I — A Cry for Help

The Duke de Richleau and Mr. Simon Aron had gone in to dinner at eight o’clock, but coffee was not served till after ten.

Aron had eaten sparingly of each well-chosen course, and to one who made a hobby of such things the wines had proved a special pleasure. Since their mutual friend Richard Eaton had brought them together, he had dined on many occasions with De Richleau at his flat.

A casual observer might have considered it a strange friendship, but despite the difference in age and race, appearance and tradition, the two had many tastes in common.

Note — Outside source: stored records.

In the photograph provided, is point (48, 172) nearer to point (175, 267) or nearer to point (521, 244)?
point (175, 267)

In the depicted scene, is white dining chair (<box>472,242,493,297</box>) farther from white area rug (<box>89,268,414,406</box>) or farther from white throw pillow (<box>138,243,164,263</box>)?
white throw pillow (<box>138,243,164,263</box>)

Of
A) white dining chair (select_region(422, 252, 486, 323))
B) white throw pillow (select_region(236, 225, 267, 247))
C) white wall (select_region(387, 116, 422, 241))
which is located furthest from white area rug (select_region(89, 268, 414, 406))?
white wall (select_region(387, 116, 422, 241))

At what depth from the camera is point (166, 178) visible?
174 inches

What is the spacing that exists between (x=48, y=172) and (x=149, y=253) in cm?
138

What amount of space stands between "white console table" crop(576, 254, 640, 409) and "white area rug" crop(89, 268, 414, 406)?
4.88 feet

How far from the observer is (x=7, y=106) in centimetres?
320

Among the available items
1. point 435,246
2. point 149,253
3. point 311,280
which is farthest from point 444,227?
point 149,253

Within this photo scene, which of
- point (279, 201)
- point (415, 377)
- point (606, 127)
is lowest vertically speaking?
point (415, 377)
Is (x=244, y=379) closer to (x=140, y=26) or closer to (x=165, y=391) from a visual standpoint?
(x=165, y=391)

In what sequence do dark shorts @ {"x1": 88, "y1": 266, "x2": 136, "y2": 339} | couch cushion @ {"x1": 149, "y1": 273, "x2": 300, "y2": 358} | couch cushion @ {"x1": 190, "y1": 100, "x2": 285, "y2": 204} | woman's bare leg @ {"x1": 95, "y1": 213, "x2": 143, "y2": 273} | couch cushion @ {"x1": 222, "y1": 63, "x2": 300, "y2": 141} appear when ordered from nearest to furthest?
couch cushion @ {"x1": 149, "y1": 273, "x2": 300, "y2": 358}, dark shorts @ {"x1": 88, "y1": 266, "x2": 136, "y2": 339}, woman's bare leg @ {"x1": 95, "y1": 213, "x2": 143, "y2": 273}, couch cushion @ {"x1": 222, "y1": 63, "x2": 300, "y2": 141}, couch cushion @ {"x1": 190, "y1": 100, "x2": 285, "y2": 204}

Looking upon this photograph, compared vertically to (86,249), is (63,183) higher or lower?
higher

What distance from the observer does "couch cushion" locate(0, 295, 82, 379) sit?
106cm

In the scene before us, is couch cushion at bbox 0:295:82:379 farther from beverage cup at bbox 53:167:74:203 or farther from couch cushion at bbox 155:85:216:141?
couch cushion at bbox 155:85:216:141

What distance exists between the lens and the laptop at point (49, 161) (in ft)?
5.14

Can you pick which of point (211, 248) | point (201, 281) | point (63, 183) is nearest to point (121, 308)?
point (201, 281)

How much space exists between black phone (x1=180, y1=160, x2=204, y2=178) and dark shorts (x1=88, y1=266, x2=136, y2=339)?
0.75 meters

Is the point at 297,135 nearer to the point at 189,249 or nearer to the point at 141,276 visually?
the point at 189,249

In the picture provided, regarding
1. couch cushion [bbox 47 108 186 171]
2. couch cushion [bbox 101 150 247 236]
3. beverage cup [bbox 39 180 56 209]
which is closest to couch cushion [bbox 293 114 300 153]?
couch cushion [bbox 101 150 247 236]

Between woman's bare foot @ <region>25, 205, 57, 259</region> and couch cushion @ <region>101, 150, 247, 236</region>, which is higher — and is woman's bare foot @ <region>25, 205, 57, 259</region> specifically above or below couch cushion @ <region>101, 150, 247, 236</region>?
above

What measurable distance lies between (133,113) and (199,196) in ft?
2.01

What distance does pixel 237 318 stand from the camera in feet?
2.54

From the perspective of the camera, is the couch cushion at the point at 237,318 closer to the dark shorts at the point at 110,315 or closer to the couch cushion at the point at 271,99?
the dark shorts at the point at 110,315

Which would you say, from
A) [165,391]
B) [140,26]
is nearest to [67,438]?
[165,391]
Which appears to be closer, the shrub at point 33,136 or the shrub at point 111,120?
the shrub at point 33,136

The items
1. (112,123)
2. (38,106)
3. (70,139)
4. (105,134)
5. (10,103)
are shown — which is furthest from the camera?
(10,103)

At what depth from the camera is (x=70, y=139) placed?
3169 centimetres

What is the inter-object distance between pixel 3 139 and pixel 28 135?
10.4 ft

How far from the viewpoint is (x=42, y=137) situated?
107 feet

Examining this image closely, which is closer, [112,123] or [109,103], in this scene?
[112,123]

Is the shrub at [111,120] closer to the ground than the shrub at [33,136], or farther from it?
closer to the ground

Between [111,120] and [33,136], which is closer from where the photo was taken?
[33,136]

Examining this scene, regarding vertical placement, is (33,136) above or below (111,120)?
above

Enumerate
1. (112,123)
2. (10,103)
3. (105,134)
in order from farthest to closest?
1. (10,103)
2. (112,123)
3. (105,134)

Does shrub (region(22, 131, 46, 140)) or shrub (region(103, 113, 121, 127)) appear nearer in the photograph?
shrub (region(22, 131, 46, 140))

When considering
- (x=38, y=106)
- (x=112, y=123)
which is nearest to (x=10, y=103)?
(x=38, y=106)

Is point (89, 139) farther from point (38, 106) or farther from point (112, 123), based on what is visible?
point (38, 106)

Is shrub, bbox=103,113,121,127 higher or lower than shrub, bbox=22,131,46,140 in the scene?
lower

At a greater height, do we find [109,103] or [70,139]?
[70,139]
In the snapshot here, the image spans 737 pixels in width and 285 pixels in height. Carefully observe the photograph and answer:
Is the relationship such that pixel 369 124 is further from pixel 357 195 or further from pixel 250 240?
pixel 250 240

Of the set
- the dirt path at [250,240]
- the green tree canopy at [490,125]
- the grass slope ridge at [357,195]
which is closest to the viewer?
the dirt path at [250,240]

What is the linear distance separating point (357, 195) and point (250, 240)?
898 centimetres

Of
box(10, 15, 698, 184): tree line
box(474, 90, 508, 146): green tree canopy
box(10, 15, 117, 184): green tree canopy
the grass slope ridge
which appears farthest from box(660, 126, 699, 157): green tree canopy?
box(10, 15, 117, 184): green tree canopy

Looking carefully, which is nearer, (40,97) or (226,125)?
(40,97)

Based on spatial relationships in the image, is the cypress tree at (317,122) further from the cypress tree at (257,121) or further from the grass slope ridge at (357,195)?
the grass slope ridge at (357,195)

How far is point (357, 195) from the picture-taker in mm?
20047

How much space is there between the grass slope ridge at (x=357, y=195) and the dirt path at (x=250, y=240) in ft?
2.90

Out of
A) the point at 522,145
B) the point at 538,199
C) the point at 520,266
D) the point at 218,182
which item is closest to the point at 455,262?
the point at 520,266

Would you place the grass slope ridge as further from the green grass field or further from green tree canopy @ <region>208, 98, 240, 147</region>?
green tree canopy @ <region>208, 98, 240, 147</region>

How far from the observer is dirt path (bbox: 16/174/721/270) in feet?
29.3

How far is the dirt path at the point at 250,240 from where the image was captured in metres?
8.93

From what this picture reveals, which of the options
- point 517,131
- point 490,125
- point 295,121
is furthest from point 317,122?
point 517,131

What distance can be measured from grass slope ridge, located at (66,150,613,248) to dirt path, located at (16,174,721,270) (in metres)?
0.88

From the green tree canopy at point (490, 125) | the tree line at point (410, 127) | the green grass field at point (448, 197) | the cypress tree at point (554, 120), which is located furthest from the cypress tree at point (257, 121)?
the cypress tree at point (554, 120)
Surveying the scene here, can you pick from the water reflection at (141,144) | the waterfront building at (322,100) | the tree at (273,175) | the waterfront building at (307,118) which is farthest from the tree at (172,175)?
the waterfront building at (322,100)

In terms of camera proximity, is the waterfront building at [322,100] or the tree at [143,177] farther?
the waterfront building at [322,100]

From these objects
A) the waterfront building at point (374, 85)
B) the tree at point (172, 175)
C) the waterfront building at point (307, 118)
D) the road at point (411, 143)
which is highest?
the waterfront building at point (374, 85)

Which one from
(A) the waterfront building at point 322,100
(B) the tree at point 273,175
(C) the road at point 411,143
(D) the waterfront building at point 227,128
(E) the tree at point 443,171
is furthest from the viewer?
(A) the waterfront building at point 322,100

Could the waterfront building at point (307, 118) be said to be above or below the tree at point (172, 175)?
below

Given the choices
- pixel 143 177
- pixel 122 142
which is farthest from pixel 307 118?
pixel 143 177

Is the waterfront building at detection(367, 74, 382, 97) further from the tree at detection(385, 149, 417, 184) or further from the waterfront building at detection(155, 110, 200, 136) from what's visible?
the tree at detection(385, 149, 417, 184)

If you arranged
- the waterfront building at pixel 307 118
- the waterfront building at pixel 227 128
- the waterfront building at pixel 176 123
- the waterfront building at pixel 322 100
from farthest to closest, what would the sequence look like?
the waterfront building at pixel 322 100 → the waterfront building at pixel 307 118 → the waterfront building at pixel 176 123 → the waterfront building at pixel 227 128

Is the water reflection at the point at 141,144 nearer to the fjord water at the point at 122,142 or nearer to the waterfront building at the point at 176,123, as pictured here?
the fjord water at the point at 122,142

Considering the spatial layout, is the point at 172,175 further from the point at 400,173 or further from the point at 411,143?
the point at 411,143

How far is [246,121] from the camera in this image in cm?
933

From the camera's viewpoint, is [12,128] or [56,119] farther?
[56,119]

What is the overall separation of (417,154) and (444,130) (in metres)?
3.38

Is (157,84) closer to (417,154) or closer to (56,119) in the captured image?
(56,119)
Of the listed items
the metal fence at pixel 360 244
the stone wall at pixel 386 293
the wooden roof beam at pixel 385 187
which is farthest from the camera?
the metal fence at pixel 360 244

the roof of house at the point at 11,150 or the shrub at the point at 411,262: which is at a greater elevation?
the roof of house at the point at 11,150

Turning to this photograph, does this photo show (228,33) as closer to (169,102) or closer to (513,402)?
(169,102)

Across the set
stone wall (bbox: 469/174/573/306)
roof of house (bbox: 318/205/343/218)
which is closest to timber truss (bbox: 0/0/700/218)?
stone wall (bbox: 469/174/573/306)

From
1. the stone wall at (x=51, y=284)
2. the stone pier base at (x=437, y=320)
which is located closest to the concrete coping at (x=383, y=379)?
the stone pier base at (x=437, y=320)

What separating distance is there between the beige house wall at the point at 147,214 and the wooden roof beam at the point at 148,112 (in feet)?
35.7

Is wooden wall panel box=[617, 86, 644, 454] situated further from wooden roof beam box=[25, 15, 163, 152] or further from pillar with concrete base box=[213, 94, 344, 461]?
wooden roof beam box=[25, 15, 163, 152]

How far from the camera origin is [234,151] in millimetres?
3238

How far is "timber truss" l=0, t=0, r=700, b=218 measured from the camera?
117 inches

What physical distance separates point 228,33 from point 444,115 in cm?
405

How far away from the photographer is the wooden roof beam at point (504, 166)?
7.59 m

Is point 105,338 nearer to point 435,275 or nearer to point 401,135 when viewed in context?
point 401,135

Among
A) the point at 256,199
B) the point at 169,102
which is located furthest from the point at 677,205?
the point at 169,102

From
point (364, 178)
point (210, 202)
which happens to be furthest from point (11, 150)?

Both the young English Jew and the elderly French exile loved beauty in its many forms, and could linger happily over a jade carving or a page of prose. They had also developed a pleasant rivalry in producing for each other great wines, fine food, and well-matured cigars.

Aron accepted a long Hoyo de Monterrey from the cedar cabinet which the Duke’s man presented to him, and his dark eyes flickered towards his host.

During dinner the impression had grown upon him that there was some special reason why the Duke had asked him to dine on this occasion. His intuition had not deceived him. De Richleau exhaled the first cloud of fragrant smoke from another of those long Hoyo’s which were his especial pride, and drew from his pocket a dirty piece of paper, which he flicked across the table. “My friend,” he said, raising his grey eyebrows a little, a slightly cynical smile on his thin lips, “I should be interested to have your opinion on this curious document.”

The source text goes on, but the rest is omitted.